## Exercise requirements:
Go through the data from its first line and retype each line, stopping once the line containing "- Coordinate format: approximate" has been retyped.
*** Supplied material ***
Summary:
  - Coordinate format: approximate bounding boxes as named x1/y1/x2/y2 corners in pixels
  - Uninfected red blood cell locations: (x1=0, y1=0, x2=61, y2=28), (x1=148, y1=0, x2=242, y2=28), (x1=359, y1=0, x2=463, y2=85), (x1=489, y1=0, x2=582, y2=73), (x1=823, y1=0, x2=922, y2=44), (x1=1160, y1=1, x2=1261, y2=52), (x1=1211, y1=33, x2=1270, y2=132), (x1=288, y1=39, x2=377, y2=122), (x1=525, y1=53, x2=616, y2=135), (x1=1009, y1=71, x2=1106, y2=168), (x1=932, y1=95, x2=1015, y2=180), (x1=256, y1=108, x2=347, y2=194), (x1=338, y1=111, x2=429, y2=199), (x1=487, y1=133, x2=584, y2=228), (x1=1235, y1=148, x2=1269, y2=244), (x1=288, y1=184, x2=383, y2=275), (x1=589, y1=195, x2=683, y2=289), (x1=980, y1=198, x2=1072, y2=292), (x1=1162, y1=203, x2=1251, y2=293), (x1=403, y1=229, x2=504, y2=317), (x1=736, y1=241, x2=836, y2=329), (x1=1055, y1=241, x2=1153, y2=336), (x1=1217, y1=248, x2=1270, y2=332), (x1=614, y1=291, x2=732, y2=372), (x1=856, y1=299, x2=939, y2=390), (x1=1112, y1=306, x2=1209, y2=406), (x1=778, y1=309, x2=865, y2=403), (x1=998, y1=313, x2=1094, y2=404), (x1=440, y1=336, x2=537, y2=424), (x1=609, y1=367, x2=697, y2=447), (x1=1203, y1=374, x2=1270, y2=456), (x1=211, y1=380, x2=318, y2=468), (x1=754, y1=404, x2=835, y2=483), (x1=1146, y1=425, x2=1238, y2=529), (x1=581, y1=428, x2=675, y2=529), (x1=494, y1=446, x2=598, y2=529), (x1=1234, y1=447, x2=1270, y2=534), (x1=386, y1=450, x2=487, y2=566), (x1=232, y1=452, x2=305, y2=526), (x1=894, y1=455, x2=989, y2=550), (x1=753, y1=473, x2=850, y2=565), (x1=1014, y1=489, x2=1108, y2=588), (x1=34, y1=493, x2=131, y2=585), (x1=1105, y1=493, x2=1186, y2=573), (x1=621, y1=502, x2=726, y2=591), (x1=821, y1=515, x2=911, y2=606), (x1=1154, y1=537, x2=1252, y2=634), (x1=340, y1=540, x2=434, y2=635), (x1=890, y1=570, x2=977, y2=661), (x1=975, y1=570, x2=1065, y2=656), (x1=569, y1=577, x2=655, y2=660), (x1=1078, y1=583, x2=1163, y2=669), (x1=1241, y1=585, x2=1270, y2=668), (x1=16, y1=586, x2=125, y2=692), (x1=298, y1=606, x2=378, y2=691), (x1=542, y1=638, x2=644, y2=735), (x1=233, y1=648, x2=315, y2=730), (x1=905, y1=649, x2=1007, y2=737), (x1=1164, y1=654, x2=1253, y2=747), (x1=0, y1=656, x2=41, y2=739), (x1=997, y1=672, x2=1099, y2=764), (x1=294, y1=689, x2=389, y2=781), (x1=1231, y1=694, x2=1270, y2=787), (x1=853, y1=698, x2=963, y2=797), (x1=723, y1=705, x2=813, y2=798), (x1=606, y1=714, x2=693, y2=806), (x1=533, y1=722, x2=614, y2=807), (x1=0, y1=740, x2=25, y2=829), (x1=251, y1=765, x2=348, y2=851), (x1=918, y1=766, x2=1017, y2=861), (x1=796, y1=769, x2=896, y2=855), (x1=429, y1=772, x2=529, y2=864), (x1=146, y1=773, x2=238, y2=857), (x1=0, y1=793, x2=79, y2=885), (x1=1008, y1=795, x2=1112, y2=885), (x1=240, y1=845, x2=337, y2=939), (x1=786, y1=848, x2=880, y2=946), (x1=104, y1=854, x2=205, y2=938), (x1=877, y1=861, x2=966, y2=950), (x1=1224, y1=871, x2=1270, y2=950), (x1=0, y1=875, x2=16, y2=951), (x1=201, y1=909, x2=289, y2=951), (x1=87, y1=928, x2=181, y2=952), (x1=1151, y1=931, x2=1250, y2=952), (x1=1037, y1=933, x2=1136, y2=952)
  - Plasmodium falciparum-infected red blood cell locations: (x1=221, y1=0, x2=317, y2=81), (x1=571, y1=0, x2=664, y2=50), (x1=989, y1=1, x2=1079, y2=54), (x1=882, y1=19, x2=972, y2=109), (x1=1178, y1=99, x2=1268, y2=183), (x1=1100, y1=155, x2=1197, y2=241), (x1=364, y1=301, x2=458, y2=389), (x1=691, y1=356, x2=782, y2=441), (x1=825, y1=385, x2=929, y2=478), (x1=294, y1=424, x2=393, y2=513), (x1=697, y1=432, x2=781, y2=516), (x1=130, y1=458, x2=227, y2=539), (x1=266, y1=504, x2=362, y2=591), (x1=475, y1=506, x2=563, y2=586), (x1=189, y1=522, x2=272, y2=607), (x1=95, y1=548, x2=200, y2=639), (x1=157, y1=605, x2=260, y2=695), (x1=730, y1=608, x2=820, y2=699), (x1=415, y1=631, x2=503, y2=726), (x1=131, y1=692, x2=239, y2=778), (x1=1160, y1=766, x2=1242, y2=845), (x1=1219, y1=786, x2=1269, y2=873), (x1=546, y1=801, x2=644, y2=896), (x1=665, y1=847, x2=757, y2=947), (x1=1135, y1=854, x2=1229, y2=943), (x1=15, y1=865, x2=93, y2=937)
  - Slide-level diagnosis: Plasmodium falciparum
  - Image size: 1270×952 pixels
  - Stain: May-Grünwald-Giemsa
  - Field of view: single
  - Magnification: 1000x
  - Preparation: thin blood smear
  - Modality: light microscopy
*** End of Supplied material ***
## Answer to this problem:
Summary:
  - Coordinate format: approximate bounding boxes as named x1/y1/x2/y2 corners in pixels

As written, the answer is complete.